*Problem description*:
Could you carry on the merge-ort timing notes below, picking up right after their last sentence?

Now with REBASE standing for either "git rebase [--merge]" (using
merge-recursive) or "test-tool fast-rebase" (using merge-ort), the
testcases are:

Testcase #1: no-renames

  $ git checkout v5.4^0
  $ REBASE --onto HEAD base hwmon-updates

  Note: technically the name is misleading; there are some renames, but
  very few.  Rename detection only takes about half the overall time.

Testcase #2: mega-renames

  $ git checkout 5.4-renames^0
  $ REBASE --onto HEAD base hwmon-updates

Testcase #3: just-one-mega

  $ git checkout 5.4-renames^0
  $ REBASE --onto HEAD base hwmon-just-one

=== Timing results ===

Overall timings, using hyperfine (1 warmup run, 3 runs for mega-renames,
10 runs for the other two cases):

                  merge-recursive         merge-ort
  no-renames:        18.912 s ±  0.174 s    12.975 s ±  0.037 s
  mega-renames:    5964.031 s ± 10.459 s  5154.338 s ± 19.139 s
  just-one-mega:    149.583 s ±  0.751 s   146.703 s ±  0.852 s

A single re-run of each with some breakdowns:

                                  ---  no-renames  ---
                            merge-recursive   merge-ort
  overall runtime:              19.302 s        13.017 s
  inexact rename detection:      7.603 s         7.695 s
  everything else:              11.699 s         5.322 s

                                  --- mega-renames ---
                            merge-recursive   merge-ort
  overall runtime:            5950.195 s      5132.851 s
  inexact rename detection:   5746.309 s      5119.215 s
  everything else:             203.886 s        13.636 s

                                  --- just-one-mega ---
                            merge-recursive   merge-ort
  overall runtime:             151.001 s       146.478 s
  inexact rename detection:    143.448 s       145.901 s
  everything else:               7.553 s         0.577 s

=== Timing observations ===

1) no-renames

1a) merge-ort is faster than merge-recursive, which is nice.  However,
this still should not be considered good enough.  Although the "merge"
backend to rebase (merge-recursive) is sometimes faster than the "apply"
backend, this is one of those cases where it is not.  In fact, even
merge-ort is slower.  The "apply" backend can complete this testcase in
    6.940 s ± 0.485 s
which is about 2x faster than merge-ort and 3x faster than
merge-recursive.  One goal of the merge-ort performance work will be to
make it faster than git-am on this (and similar) testcases.

2) mega-renames

2a) Obviously rename detection is a huge cost; it's where most the time
is spent.  We need to cut that down.  If we could somehow infinitely
parallelize it and drive its time to 0, the merge-recursive time would
drop to about 204s, and the merge-ort time would drop to about 14s.  I
think this particular stat shows I've subtly baked a couple performance
improvements into merge-ort[A] (one of them large) and into
fast-rebase[B] already.

*Data provided*:

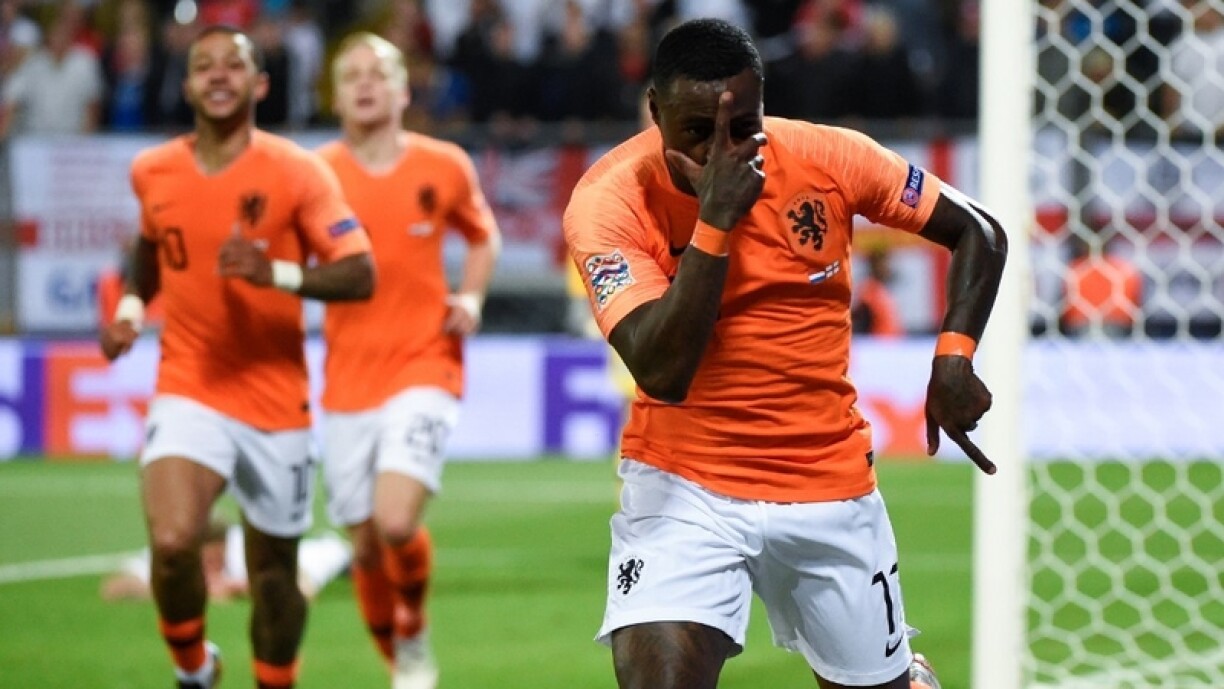 Quincy Promes sur le 2e but en faveur des Pays-Bas.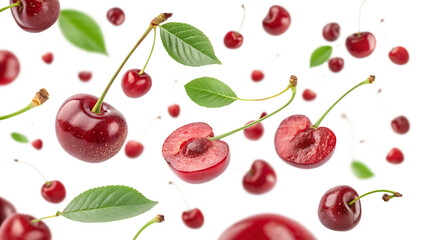 Flying defocusing cherry berries isolated on a white background PNG. AI GENERATED.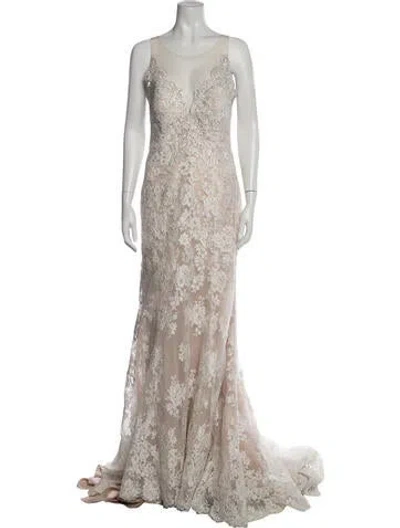 Pre-owned Allure Bridals Lace Pattern Long Dress In Neutral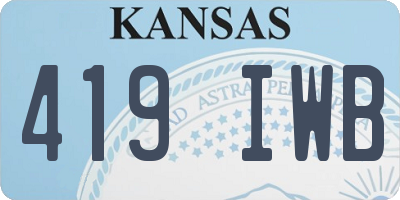 KS license plate 419IWB
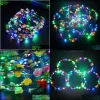 Decorative Flowers Wreaths Party Flashing Led Hairbands Strings Glow Flower Crown Headbands Light Rave Floral Hair Garland Luminou Dhpsm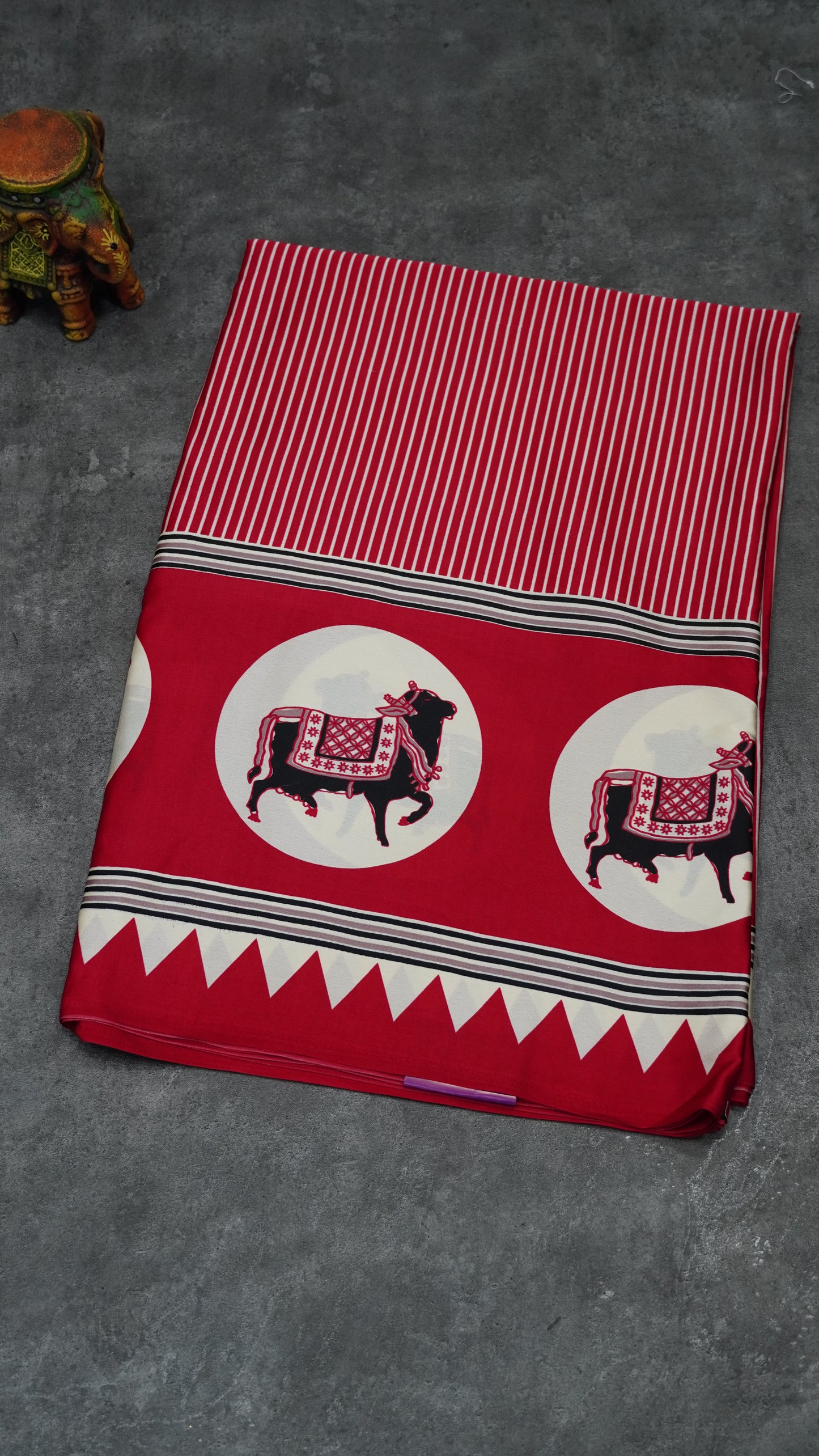 Modal Satin Saree with Ajrakh Blouse - Pinkish Red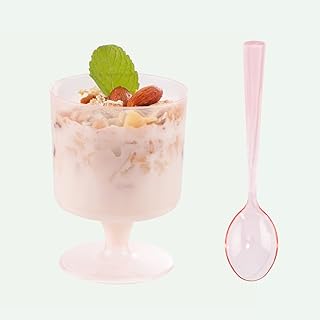 WDF 96Pack 7oz Pink Plastic Dessert Cups With Spoons - Appetizer Cups fo...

*Response to the task*:
    [A] Avoid quadratic behavior with O(N) insertions or removals
	of entries in the index & avoid unconditional dropping and
        re-reading of the index
    [B] Avoid updating the on-disk index or the working directory
        for intermediate patches -- only update at the end

2b) rename-detection is somehow ~10% cheaper for merge-ort than
merge-recursive.  This was and is a big surprise to me.  Both of them
call diff_tree_oid() and diffcore_std() with the EXACT same inputs.  I
don't have an explanation, but it is very consistent even after
re-running many times.  Interestingly, the rename detection for the
first patch is more expensive (just barely) for merge-ort than
merge-recursive, and that is also consistent.  I won't investigate this
further, as I'm just going to focus on 1a & 2a.

3) just-one-mega

3a) not much to say here, it just gives some flavor for how rebasing
only one patch compares to rebasing 35.

=== Goals ===

This patch is obviously just the beginning.  Here are some of my goals
that this measurement will help us achieve:

* Drive the cost of rename detection down considerably for merges
* After the above has been achieved, see if there are other slowness
  factors (which would have previously been overshadowed by rename
  detection costs) which we can then focus on and also optimize.
* Ensure our rebase testcase that requires little rename detection
  is noticeably faster with merge-ort than with apply-based rebase.

Signed-off-by: Elijah Newren <newren@gmail.com>
---
 diffcore-rename.c |  8 +++++++
 merge-ort.c       | 57 +++++++++++++++++++++++++++++++++++++++++++++++
 2 files changed, 65 insertions(+)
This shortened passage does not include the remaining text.